私がこの20年近くの間に新任者から伺った悩みです。

【当然/無理】
日本人駐在員が「こんなの当然でしょ」「当たり前だろう」という局面で、現地の社員たちは「中国では無理」と返してくる。自分たちはやったことがない、前任者にもそんなことは言われなかったなど、「当然ではない」と主張される。

【詰め/差不多】
日本人は仕事はきっちり、詰めが大事だと思っている。一方、中国でよく耳にするのは「差不多」。「差が多くない」という字面から、だいたいは仕上がっているのかと油断してしまうが、一歩踏み込んで確認すると、まだ着手さえしていないという時も(私のような細かい人間は、そもそも差があるという時点で気になる)。
そして、日本人が詰めの甘さを指摘すると、「『差不多』でいいのに、なんで日本人はそんなに細かいことを気にするんだ」と不満を抱く。

【なぜ勝手に/こっちの方が】
会社としてルールが決まっているのに、少し目を離すと勝手なやり方で進めてしまう。規則に従ってやるように言っても「こっちの方が合理的だ」と悪びれない。

【仕事は協働/自分の仕事】
日本人にとって仕事は協働でするもの。ほとんどの仕事は相互につながっていると考えている。
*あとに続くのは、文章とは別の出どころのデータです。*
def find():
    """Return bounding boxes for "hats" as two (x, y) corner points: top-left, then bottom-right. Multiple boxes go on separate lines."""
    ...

一方、中国の人たちは自分の仕事を区切りたがる。何か頼むとすぐに「それは私の仕事ではない」と言い、同僚が困っていても定時にさっさと帰ってしまう。

ほとんど真逆

……どうでしょう。ほとんど真逆ですよね。日本人にとっては、ずっと当たり前だと思ってきたこと、こうするのがいいと信じていたことをことごとく否定されるため、潔癖で正義感が強い人などは赴任直後に病みかけてしまうこともあるようです。

それでも仕事ですから、みんな最初は頑張って指導します。ところが何回言っても変化がない。ちょっとよくなったと思ってもすぐ元に戻ってしまう。そんなことを1年も繰り返していると、多くの人は「中国では無理」と思うようになります。
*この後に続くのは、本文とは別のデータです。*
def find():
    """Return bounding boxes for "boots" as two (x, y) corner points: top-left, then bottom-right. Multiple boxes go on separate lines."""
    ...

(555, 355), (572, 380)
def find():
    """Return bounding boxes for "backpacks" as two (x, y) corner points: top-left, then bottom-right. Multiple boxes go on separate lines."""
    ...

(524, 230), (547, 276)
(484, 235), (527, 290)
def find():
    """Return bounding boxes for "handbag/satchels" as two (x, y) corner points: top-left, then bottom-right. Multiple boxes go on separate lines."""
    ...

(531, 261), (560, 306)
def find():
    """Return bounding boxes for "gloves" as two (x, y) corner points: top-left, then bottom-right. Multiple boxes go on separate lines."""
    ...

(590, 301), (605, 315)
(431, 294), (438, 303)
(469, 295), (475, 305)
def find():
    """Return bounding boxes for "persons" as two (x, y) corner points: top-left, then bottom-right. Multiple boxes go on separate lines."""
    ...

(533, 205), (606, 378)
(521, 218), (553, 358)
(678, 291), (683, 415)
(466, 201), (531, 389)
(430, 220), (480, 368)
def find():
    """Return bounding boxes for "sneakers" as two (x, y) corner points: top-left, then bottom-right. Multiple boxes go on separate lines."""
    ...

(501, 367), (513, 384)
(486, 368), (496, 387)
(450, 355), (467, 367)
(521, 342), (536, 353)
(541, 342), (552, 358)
いわば悟りの境地ですが、実態は根負けです。相手が動かないから、動かそうとした側が諦めたということ。私はいろいろな会社で悟ってしまった駐在員を見てきました。赴任前や赴任直後のやる気にあふれた姿を知っていると、わずか1年で悟りの境地に至ってしまった人を見るのは心が痛みます。

本当に中国人には無理なのか

起点・アプローチが異なるだけで、器・考え方に優劣なし

日本人と中国人には、真逆な部分もたくさんあります。ただ、それはスタート地点・アプローチの仕方が異なるだけで、能力・理解力・吸収力の問題ではありません。

実際、私がお会いした中国の仕事人の中には、非常に優秀で印象に残っている人たちもたくさんいます。

例えば、完全に経営目線を持っている人。本社・現地の駐在員トップ・総経理・董事長以上に経営的な観点から課題意識を持ち、意見を言える人もいます。そういう人については、日本本社の社長が現地トップに「この人を辞めさせたら、お前はクビだからな」と言っていたりします。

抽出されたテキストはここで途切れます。